--- TEXT ---
Hi all,

My team at work maintains a SolrCloud 5.3.2 cluster with multiple
collections configured with sharding and replication.

We recently backed up our Solr indexes using the built-in backup
functionality. After the cluster was restored from the backup, we
noticed that atomic updates of documents are failing occasionally with
the error message 'missing required field [...]'. The exceptions are
thrown on a host on which the document to be updated is not stored. From
this we are deducing that there is a problem with finding the right host
by the hash of the uniqueKey. Indeed, our investigations so far showed
that for at least one collection in the new cluster, the shards have
different hash ranges assigned now. We checked the hash ranges by
querying /admin/collections?action=CLUSTERSTATUS. Find below the shard
hash ranges of one collection that we debugged.

--- SET OF TASKS ---
1. Decide whether each statement agrees with the SolrCloud post, answering yes or no and quoting the words that settle it: (a) The cluster runs SolrCloud version 5.3.2. (b) Atomic updates fail on every attempt. (c) The team checked the hash ranges with the CLUSTERSTATUS action.
2. Resume the SolrCloud post after its final sentence and carry it forward.

--- SUPPLIED DATA ---
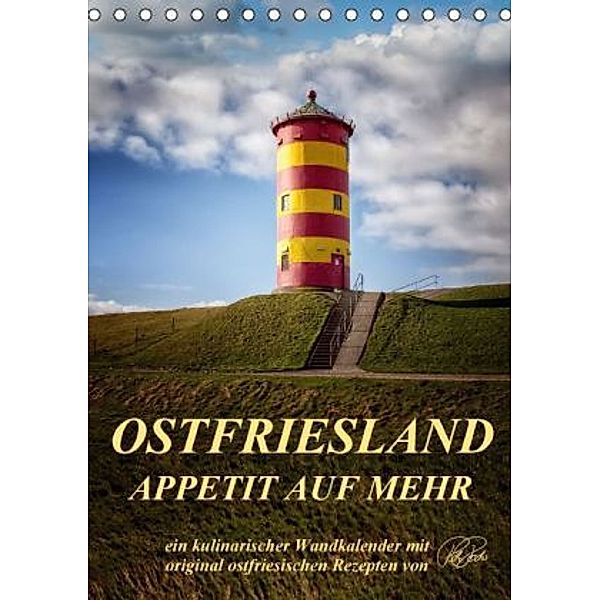 Ostfriesland - Appetit auf mehr / Geburtstagskalender (Tischkalender 2016 DIN A5 hoch), Peter Roder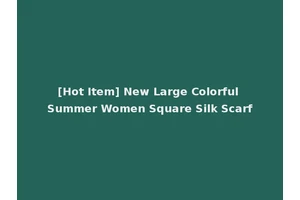 [Hot Item] New Large Colorful Summer Women Square Silk Scarf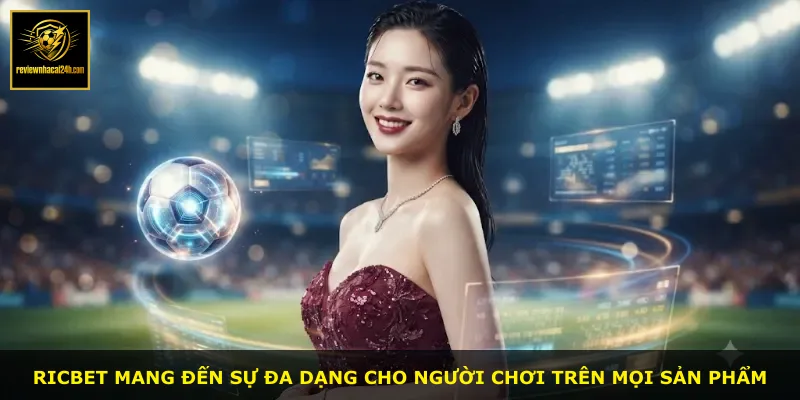 Ricbet mang đến sự đa dạng cho người chơi trên mọi sản phẩm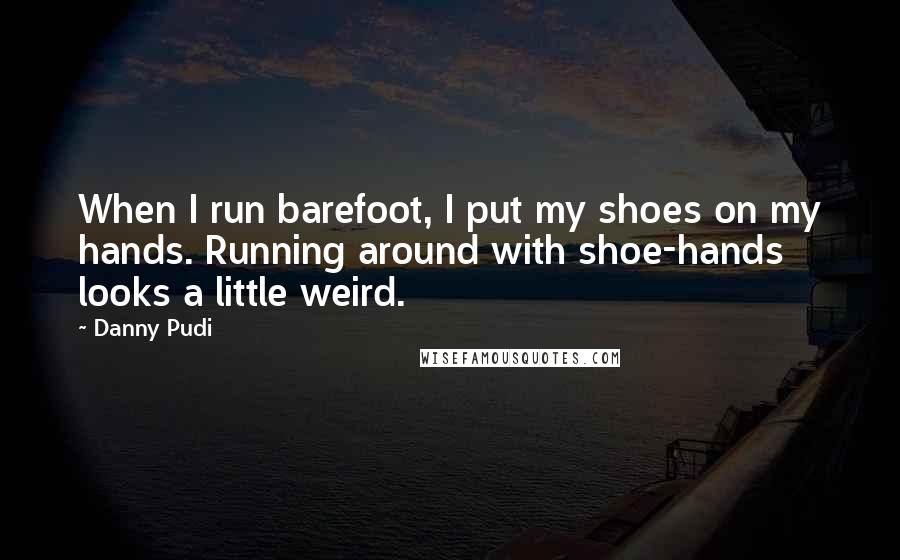 Danny Pudi Quotes: When I run barefoot, I put my shoes on my hands. Running around with shoe-hands looks a little weird.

--- RESULTS OF THE TASKS ---
1.
(a) Yes: "a SolrCloud 5.3.2 cluster"
(b) No: "atomic updates of documents are failing occasionally"
(c) Yes: "We checked the hash ranges by querying /admin/collections?action=CLUSTERSTATUS"

2.
  Old cluster:
    shard1_0 80000000 - aaa9ffff
    shard1_1 aaaa0000 - d554ffff
    shard2_0 d5550000 - fffeffff
    shard2_1 ffff0000 - 2aa9ffff
    shard3_0 2aaa0000 - 5554ffff
    shard3_1 55550000 - 7fffffff

  New cluster:
    shard1 80000000 - aaa9ffff
    shard2 aaaa0000 - d554ffff
    shard3 d5550000 - ffffffff
    shard4 0 - 2aa9ffff
    shard5 2aaa0000 - 5554ffff
    shard6 55550000 - 7fffffff

  Note that the shard names differ because the old cluster's shards were
  split.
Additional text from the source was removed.